I have one directory for each of the tables in question.  Each such
directory contains:
* a Makefile
* a flat file named .table, which is an ordered list of CIDR blocks,
  one per line.
* subdirectories, each of which has a name corresponding to a
  registry-selection flag for whois(1), such as "a" (for ARIN), "A"
  (for APNIC), "f" (for AfriNIC), "l" (for LACNIC), or "r" (for
  RIPE).

  Each entry in each of the subsdirectories is a flat file containing
  an unordered list of CIDR blocks, one per line.  For LACNIC
  subsdirectories, the file name is typically an IPv4 address (in
  dotted-quad form); for the others, the file name is the Netname
  (e.g.  CHINANET-SH).

The Makefile's default target is .table.  The dependencies for
.table are the subdirectories themselves; those for the subdirectories
are the files within them.  The action taken for each file that was
updated more recently than its containing subdirectory is to perform
a WHOIS query (using the name of the subdirectory as a registry-selecting
command-line flag), then parsing the result to extract whatever
appears to be a specification for the netblock, convert it to CIDR
(if necessary) and update the file with it.  Note that the whois(1)
program, when given a query such as "whois -A CHUNGHWA-TELECOM-TY-TW"
may well return information on several netblocks/netranges; the
approach used collects them all.

Lastly, all of the CIDR specifications are collected, ordered, and
an attempt is made to remove duplicate specifications; the result
replaces
.table.

Practically speaking, to add (say) netname FOO from ARIN to table
1, I'd cd to the directory and:

* touch a/FOO
* touch a/FOO
* make
* sudo mk_table -t 1 !-2:$

(where "mk_table" is a shell script that actually adds the specified
CIDR entries to the specified IPFW table.  The duplication of the
touch(1) invocation is to ensure that the mtime of the file is more
recent than that of the subdirectory.  Yeah, that's a hack.)
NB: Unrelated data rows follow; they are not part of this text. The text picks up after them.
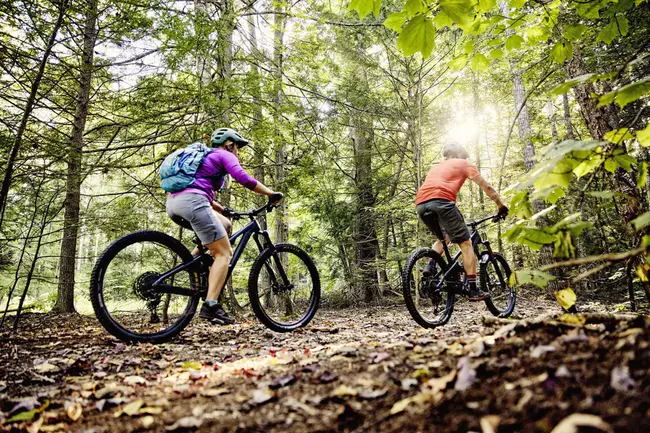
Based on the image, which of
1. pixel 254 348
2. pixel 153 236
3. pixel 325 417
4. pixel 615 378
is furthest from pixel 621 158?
pixel 153 236

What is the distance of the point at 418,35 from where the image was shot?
6.17 ft

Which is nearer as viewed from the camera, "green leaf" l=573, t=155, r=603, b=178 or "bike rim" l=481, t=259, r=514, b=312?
"green leaf" l=573, t=155, r=603, b=178

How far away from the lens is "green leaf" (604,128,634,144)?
1.75 metres

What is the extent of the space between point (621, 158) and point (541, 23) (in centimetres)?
179

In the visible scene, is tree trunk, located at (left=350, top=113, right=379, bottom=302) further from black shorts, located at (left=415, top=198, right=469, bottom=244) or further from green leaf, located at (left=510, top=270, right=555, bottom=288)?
green leaf, located at (left=510, top=270, right=555, bottom=288)

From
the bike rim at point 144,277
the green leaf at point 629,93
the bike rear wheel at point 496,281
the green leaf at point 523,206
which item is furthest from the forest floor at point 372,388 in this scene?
the bike rear wheel at point 496,281

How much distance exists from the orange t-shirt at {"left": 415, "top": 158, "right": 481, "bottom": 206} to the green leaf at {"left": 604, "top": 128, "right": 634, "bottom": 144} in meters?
2.58

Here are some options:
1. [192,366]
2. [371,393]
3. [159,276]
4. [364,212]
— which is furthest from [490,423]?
[364,212]

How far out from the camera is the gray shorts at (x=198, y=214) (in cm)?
356

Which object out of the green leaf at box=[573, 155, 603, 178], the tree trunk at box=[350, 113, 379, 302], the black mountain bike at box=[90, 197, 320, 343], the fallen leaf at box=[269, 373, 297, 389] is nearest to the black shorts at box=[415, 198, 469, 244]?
the black mountain bike at box=[90, 197, 320, 343]

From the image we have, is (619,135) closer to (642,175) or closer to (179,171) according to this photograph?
(642,175)

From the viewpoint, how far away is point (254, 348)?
3.38 metres

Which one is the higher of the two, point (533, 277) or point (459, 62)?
point (459, 62)

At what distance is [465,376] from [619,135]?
1.47 meters
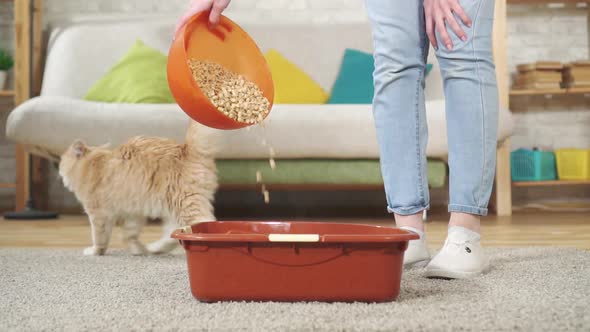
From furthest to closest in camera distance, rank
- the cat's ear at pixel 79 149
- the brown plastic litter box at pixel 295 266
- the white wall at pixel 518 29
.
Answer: the white wall at pixel 518 29
the cat's ear at pixel 79 149
the brown plastic litter box at pixel 295 266

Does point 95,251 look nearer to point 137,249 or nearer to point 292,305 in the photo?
point 137,249

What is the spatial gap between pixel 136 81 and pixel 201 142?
1.45m

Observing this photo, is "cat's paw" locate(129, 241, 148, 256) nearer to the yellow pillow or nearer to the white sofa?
the white sofa

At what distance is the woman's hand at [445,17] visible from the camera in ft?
4.40

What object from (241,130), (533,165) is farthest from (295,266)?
(533,165)

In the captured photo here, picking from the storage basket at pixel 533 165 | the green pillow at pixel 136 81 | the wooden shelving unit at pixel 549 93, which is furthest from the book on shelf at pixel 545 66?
the green pillow at pixel 136 81

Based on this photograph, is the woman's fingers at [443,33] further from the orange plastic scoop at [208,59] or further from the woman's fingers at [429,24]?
the orange plastic scoop at [208,59]

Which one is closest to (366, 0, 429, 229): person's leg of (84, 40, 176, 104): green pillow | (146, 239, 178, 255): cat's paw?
(146, 239, 178, 255): cat's paw

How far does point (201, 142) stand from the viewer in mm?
1866

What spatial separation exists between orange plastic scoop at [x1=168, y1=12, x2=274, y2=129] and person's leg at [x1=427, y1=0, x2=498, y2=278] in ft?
1.36

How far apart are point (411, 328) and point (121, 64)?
2748 mm

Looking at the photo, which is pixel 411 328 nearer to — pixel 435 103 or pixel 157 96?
pixel 435 103

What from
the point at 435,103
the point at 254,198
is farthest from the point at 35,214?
the point at 435,103

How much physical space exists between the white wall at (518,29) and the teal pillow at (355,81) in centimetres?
50
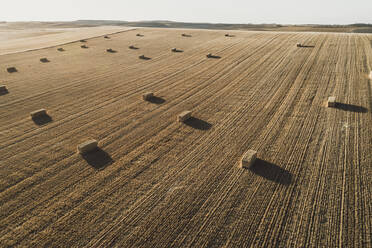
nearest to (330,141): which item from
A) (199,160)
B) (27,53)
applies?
(199,160)

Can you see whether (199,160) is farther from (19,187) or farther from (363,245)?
(19,187)

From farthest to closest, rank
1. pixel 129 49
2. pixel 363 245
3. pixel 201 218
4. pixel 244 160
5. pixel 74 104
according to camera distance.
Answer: pixel 129 49, pixel 74 104, pixel 244 160, pixel 201 218, pixel 363 245

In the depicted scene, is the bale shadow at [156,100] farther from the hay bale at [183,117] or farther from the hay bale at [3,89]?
the hay bale at [3,89]

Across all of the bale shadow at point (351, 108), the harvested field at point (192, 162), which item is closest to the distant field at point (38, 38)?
the harvested field at point (192, 162)

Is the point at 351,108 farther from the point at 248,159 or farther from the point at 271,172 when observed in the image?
the point at 248,159

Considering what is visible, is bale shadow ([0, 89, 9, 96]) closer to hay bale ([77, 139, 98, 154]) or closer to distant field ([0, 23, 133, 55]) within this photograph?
hay bale ([77, 139, 98, 154])
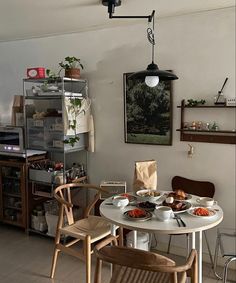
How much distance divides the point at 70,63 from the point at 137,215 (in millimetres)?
2028

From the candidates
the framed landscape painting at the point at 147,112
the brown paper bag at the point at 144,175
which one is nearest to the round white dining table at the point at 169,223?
the brown paper bag at the point at 144,175

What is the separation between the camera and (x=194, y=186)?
3000 mm

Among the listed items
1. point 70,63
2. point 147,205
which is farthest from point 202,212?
point 70,63

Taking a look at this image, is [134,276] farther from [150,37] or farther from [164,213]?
[150,37]

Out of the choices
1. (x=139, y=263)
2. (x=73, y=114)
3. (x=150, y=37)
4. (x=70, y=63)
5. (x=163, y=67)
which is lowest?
(x=139, y=263)

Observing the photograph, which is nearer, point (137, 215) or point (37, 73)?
point (137, 215)

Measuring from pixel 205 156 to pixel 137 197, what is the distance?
34.8 inches

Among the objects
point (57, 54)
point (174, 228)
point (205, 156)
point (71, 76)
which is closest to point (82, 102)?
point (71, 76)

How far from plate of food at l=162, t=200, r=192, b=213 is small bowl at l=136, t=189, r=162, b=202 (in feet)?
0.33

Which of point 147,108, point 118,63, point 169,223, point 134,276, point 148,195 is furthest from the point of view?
point 118,63

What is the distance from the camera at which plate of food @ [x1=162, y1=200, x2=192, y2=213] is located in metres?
2.23

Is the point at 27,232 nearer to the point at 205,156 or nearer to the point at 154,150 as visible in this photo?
the point at 154,150

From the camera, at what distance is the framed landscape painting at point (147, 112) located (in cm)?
313

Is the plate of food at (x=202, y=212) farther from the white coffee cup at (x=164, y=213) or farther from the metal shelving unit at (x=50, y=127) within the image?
the metal shelving unit at (x=50, y=127)
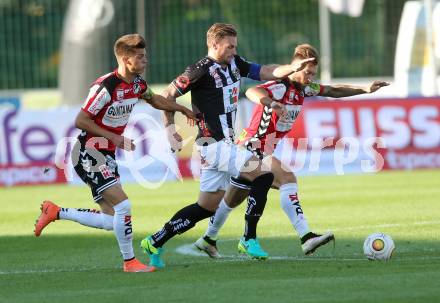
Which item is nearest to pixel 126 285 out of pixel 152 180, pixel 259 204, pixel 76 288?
pixel 76 288

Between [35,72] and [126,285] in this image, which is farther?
[35,72]

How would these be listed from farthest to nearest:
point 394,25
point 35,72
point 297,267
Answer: point 35,72 < point 394,25 < point 297,267

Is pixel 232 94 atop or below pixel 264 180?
atop

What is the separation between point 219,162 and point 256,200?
0.49 metres

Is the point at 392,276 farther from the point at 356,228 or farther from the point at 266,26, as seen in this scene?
the point at 266,26

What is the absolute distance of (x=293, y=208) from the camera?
11344mm

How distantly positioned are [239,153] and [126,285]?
1.89 meters

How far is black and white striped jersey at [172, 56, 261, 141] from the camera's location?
10.7m

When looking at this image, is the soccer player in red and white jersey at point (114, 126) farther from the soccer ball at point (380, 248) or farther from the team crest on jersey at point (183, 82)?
the soccer ball at point (380, 248)

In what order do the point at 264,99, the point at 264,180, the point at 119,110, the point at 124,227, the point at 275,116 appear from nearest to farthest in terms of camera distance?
the point at 124,227
the point at 119,110
the point at 264,180
the point at 264,99
the point at 275,116

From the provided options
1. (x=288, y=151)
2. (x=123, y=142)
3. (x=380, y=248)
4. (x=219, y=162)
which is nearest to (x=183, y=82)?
(x=219, y=162)

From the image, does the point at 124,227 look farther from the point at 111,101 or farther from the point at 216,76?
the point at 216,76

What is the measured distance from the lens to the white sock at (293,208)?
11.2 meters

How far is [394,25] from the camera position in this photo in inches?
1243
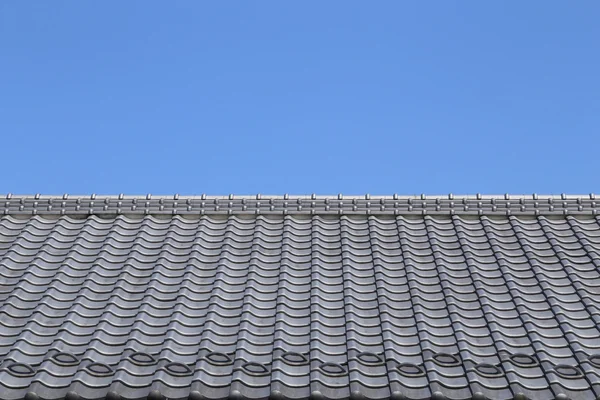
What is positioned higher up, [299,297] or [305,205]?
[305,205]

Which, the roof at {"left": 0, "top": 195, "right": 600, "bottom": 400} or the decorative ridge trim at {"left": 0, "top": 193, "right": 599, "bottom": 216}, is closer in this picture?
the roof at {"left": 0, "top": 195, "right": 600, "bottom": 400}

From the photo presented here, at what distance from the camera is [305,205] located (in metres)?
9.61

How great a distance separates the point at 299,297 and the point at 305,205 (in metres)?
Result: 2.31

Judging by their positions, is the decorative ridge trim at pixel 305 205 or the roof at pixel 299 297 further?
the decorative ridge trim at pixel 305 205

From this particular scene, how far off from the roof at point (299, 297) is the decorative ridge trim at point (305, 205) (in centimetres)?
2

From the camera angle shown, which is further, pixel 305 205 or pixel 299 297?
pixel 305 205

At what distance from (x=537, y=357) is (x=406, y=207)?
355 centimetres

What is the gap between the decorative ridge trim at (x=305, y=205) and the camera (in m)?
9.51

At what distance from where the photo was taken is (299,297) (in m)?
7.44

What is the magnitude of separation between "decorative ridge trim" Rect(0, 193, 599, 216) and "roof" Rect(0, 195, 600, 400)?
0.7 inches

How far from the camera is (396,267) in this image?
26.7ft

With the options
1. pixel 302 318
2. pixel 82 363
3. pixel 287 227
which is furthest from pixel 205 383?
pixel 287 227

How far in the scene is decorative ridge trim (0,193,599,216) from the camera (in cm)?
951

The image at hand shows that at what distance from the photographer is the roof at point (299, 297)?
589cm
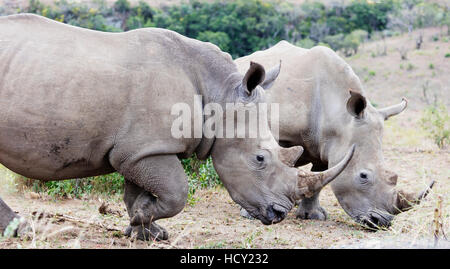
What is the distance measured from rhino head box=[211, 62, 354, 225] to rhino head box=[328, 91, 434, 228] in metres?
1.71

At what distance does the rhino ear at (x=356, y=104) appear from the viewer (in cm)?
663

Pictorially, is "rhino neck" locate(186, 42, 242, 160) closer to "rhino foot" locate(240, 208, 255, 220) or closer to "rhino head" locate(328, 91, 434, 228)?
"rhino head" locate(328, 91, 434, 228)

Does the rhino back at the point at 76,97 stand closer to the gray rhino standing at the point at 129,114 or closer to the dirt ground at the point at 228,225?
the gray rhino standing at the point at 129,114

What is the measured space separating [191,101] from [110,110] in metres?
0.72

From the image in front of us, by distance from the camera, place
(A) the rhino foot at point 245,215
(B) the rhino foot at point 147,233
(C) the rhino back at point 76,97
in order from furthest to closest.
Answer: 1. (A) the rhino foot at point 245,215
2. (B) the rhino foot at point 147,233
3. (C) the rhino back at point 76,97

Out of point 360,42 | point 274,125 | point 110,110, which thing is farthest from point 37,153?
point 360,42

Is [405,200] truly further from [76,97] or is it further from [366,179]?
[76,97]

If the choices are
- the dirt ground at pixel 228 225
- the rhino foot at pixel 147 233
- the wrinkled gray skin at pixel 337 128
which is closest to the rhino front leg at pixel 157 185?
the rhino foot at pixel 147 233

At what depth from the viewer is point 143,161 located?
4910mm

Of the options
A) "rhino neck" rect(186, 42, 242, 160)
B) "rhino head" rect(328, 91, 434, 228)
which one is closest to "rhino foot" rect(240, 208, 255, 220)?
"rhino head" rect(328, 91, 434, 228)

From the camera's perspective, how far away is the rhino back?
4.61m

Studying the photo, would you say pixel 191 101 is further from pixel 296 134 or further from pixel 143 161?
pixel 296 134
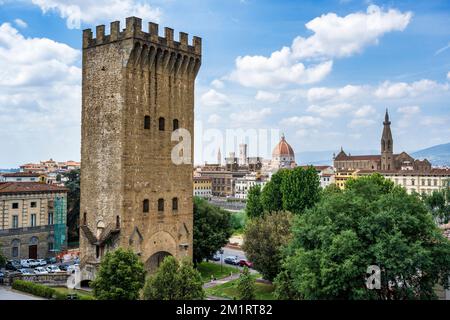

mk_table is also used during the boot process to initialize a given
IPFW table from the contents of the .table for for the table in
question.  (This reduces the time it would otherwise take to go
read all of the files.)


There's a moderately-interesting side-effect in this:  sometimes a
would-be correspondent's domain's nameservers are in a netblock
that I've dyked out of my view of the Net.  In that case, sendmail
(which I still use) refuses to accept the mail, as it can't resolve
the sender's domain.  Evidence to date suggests that (nearly?) all
of these messages are actually spam; accordingly, I don't consider
it a problem (for me, anyway).


One other noteworthy observation:  I do not provide for a specific
mechanism to remove entries.  Should an occasion warrant, removing
the appropriate file(s) (& re-creating the .table file) will deal
with the next reboot, and I suppose I could issue the IPFW commands
to delete entries within tables.  But so far, I've had no such
occasion present itself.

And I freely admit that I can get away with some of this because the
only network I'm directly affecting is my own -- not a network I'm
administering on behalf of someone else.  So there are definite
limitations on how readily something even vaguely like this might be
implementable in many situations.  But it might also encourage a bit of
thought....  :-}

Peace,
david
-- 
David H. Wolfskill				david at catwhisker.org
Depriving a girl or boy of an opportunity for education is evil.